Mills, Martin A. 2012. “Ritual as History in Tibetan Divine Kingship: Notes on the Myth of the Khotanese Monks.” History of Religions 51:3, 219-220
Schmitt, Carl. 2005 (1922). Political Theology: Four Chapters on the Concept of Sovereignty. Translated by George Schwab. Chicago: University of Chicago Press.

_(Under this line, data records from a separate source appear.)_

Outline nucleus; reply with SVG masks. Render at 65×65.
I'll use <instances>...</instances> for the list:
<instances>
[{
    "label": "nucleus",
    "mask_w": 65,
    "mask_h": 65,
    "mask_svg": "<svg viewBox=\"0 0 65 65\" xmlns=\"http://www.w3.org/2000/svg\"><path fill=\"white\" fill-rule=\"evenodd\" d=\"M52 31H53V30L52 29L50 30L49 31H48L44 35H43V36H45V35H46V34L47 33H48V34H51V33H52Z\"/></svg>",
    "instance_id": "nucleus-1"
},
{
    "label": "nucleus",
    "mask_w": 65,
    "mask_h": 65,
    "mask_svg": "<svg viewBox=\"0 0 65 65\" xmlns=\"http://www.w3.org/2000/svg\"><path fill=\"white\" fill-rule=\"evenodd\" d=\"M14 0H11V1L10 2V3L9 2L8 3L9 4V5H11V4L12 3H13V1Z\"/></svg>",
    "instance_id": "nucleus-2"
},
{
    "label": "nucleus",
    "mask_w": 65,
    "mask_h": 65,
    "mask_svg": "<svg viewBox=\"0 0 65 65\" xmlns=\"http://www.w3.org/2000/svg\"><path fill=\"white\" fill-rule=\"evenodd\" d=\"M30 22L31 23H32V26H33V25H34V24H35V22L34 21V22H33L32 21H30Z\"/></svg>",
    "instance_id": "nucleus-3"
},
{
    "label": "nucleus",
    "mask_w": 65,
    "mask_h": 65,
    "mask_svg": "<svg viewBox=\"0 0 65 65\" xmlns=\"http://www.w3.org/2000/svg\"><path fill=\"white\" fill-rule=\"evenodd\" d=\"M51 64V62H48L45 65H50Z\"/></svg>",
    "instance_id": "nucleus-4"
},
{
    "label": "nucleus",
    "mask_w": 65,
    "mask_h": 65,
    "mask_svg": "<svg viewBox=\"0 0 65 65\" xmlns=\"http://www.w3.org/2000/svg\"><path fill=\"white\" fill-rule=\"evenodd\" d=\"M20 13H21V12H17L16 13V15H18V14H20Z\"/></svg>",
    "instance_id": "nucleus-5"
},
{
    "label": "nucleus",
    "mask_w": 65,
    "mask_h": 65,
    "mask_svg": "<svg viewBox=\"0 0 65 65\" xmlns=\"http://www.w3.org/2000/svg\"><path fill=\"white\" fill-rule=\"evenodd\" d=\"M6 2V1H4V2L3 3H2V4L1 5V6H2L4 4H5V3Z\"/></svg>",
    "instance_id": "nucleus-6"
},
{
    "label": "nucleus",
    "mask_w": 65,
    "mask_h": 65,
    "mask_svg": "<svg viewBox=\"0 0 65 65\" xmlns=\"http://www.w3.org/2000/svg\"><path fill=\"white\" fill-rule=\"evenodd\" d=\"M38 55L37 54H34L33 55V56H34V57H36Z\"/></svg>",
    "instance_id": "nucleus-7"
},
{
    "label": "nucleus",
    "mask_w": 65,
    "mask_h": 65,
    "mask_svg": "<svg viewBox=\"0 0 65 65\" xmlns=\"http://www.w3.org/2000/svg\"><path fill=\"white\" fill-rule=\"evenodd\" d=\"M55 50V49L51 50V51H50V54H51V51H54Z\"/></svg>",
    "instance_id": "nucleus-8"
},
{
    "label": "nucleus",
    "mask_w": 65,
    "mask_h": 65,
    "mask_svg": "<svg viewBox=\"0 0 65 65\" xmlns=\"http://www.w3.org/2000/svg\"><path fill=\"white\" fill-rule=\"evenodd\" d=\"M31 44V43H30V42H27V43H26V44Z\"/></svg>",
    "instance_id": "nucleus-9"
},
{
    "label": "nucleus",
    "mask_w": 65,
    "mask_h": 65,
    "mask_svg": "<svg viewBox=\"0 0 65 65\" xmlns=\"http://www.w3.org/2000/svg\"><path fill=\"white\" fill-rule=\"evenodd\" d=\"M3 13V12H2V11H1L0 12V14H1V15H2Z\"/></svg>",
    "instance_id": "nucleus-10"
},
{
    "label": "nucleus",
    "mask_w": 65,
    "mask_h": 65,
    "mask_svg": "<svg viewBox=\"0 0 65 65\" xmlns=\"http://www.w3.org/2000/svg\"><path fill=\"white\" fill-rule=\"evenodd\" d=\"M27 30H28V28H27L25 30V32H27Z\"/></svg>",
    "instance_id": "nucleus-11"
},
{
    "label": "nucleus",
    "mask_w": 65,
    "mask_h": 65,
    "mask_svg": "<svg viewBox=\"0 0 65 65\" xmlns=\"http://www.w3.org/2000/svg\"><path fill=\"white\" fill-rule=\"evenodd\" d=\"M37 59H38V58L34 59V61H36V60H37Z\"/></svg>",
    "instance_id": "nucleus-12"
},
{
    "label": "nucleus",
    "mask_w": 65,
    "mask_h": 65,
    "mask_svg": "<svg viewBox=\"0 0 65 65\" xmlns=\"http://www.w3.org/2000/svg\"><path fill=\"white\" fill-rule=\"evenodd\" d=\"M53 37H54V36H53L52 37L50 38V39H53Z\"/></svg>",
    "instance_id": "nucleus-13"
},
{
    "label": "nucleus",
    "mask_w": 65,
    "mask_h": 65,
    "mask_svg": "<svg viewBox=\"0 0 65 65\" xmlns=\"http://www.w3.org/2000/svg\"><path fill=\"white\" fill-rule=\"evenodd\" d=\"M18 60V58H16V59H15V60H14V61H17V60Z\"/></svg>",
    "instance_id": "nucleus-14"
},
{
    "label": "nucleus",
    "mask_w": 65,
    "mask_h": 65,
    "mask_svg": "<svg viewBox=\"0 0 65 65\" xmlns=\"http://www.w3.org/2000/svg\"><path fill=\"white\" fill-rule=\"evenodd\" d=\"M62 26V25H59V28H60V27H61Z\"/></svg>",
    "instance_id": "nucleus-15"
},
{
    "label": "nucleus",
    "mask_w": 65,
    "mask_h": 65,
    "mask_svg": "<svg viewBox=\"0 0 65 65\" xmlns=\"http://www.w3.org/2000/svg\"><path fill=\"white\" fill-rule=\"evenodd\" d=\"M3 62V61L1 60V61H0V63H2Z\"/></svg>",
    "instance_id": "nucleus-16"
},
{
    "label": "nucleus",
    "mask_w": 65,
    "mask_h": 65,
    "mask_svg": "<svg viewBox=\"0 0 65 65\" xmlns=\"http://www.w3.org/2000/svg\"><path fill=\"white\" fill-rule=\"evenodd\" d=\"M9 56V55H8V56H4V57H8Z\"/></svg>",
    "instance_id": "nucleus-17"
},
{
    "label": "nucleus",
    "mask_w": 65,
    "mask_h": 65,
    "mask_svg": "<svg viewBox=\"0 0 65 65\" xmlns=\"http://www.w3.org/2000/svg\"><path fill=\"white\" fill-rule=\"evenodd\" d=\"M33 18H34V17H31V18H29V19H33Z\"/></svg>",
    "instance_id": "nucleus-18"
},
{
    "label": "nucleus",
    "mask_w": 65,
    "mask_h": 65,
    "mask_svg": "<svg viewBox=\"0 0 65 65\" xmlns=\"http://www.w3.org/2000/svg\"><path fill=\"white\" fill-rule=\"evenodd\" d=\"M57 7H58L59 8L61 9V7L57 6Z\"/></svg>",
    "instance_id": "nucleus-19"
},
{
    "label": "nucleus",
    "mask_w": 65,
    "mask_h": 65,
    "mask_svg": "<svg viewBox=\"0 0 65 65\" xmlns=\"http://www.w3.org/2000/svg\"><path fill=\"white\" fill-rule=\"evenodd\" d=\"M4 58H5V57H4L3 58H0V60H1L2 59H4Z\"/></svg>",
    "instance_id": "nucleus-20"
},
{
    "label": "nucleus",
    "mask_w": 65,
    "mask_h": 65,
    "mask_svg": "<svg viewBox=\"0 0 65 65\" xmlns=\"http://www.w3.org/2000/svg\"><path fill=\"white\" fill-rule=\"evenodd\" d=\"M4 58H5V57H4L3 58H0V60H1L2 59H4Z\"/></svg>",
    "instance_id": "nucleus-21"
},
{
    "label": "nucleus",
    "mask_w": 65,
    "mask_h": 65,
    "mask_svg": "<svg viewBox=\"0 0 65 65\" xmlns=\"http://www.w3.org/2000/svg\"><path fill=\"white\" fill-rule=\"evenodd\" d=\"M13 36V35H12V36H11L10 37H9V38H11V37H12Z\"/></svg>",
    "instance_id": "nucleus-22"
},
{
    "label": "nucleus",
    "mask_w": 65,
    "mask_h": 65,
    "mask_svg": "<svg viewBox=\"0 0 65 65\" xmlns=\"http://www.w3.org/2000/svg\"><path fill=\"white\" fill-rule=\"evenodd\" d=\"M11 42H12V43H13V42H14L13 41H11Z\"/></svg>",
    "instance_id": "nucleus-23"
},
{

Tā laʼi bla ma 13 thub bstan rgya mtsho. "lugs gnyis kyi blang dor bslab byaʼi rtsa tshig gi rim pa phyogs bkod lhaʼi rnga dbyangs (ji)." In gsung ʼbum thub bstan rgya mtsho. New Delhi: International Academy of Indian Culture, 1981–1982. Vol. 4: 338–342
Influenced by European Christian conceptions of divine power, the 20th century German legal theorist and Nazi apologist Carl Schmitt famously wrote that “Sovereign is he who decides on the exception” (Schmitt, 5). This paper approaches the problem of authoritarianism that Schmitt raises by focusing on a paradigmatic figure of power and exceptionality in Tibetan Buddhist political and religious thought, that of the bodhisattva. Examining how Tibetan Buddhist thinkers in three different time periods and political environments theorize bodhisattva power, intentionality, and action, this paper asks how these framings illuminate Tibetan debates regarding the moral dimensions of charisma and leadership, and the possibilities for freedom with respect to the state.